Please rewrite every one of the items below, changing "camera" to "viewer" and keeping everything else the same. Leave out the pictures.

##### Recorded information #####

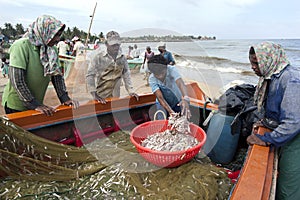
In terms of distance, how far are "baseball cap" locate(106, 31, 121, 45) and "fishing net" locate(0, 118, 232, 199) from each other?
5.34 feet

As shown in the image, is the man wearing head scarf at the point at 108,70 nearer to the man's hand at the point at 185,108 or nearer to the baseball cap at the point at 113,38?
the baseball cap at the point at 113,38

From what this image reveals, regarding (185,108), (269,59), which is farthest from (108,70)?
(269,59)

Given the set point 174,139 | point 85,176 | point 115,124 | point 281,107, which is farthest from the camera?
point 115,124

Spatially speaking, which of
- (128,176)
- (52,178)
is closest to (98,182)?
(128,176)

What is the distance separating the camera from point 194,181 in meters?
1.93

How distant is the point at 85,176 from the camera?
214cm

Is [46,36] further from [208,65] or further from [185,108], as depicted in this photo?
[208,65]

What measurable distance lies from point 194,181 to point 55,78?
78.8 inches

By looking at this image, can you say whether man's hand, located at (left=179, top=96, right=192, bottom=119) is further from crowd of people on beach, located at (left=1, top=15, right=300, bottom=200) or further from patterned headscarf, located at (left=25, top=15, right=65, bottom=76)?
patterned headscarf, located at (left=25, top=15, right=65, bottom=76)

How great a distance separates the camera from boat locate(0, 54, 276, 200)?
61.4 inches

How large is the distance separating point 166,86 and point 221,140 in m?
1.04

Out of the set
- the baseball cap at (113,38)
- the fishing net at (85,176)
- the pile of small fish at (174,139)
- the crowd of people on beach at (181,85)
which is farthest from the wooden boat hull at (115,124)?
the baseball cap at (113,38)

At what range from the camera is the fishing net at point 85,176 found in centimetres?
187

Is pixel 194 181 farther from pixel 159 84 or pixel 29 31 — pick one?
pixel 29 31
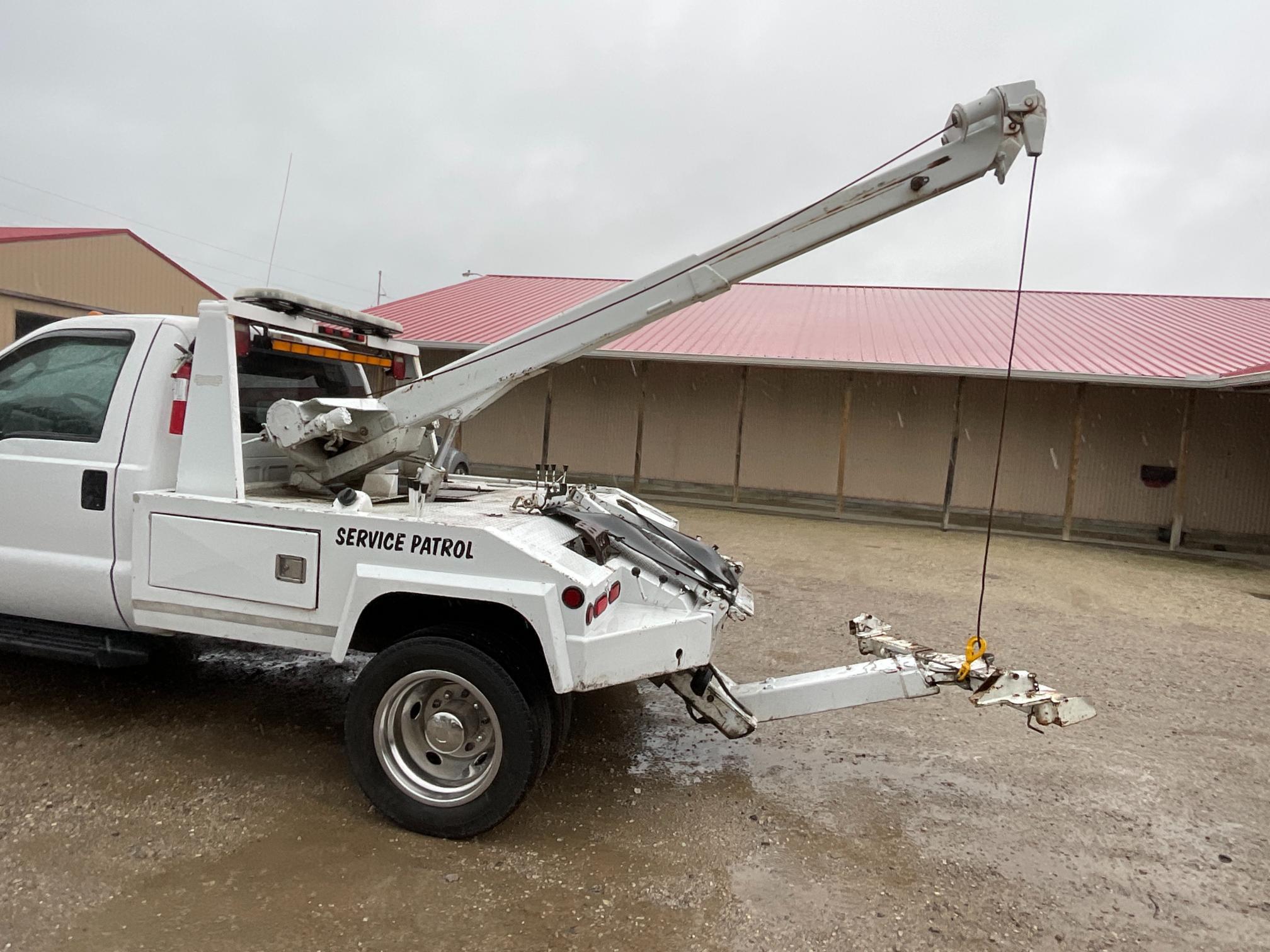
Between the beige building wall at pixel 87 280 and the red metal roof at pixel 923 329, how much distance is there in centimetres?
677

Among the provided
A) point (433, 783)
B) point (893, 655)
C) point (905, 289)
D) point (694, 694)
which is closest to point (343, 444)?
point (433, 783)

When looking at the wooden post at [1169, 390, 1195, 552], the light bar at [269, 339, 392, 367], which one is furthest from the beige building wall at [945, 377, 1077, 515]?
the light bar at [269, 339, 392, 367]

#####

Exercise result:
In terms of distance, how far are "baseball cap" locate(106, 31, 121, 45) and "fishing net" locate(0, 118, 232, 199) from each other?
5.34 feet

As shown in the image, is the man wearing head scarf at the point at 108,70 nearer to the man's hand at the point at 185,108 or nearer to the baseball cap at the point at 113,38?
the baseball cap at the point at 113,38

From what this image reveals, regarding (185,108), (269,59), which is farthest from (108,70)?
(269,59)

Given the set point 174,139 | point 85,176 | point 115,124 | point 281,107, which is farthest from the viewer?
point 115,124

Spatially speaking, which of
- (128,176)
- (52,178)
is closest to (98,182)?
(128,176)

What is the distance separating the viewer from point 194,181 in meters?
1.93

How distant is the point at 85,176 from the viewer?
214cm

Is [46,36] further from [208,65] or further from [185,108], as depicted in this photo?
[208,65]

What measurable distance lies from point 194,181 to point 55,78?
78.8 inches

By looking at this image, can you say whether man's hand, located at (left=179, top=96, right=192, bottom=119) is further from crowd of people on beach, located at (left=1, top=15, right=300, bottom=200) or further from patterned headscarf, located at (left=25, top=15, right=65, bottom=76)?
patterned headscarf, located at (left=25, top=15, right=65, bottom=76)

How great a distance separates the viewer from boat locate(0, 54, 276, 200)?
61.4 inches

How large is the distance separating point 166,86 and point 221,140 in m?
1.04

Out of the set
- the baseball cap at (113,38)
- the fishing net at (85,176)
- the pile of small fish at (174,139)
- the crowd of people on beach at (181,85)
which is farthest from the wooden boat hull at (115,124)?
the baseball cap at (113,38)

At what range from the viewer is the fishing net at point 85,176 found in centimetres?
187

Is pixel 194 181 farther from pixel 159 84 or pixel 29 31 — pick one?
pixel 29 31
Between the beige building wall at pixel 87 280 and the red metal roof at pixel 923 329, how much distance is there in centimetres?
677

Among the provided
A) point (433, 783)
B) point (893, 655)
C) point (905, 289)
D) point (694, 694)
which is closest to point (343, 444)?
point (433, 783)

When looking at the wooden post at [1169, 390, 1195, 552], the light bar at [269, 339, 392, 367], which one is furthest from the beige building wall at [945, 377, 1077, 515]?
the light bar at [269, 339, 392, 367]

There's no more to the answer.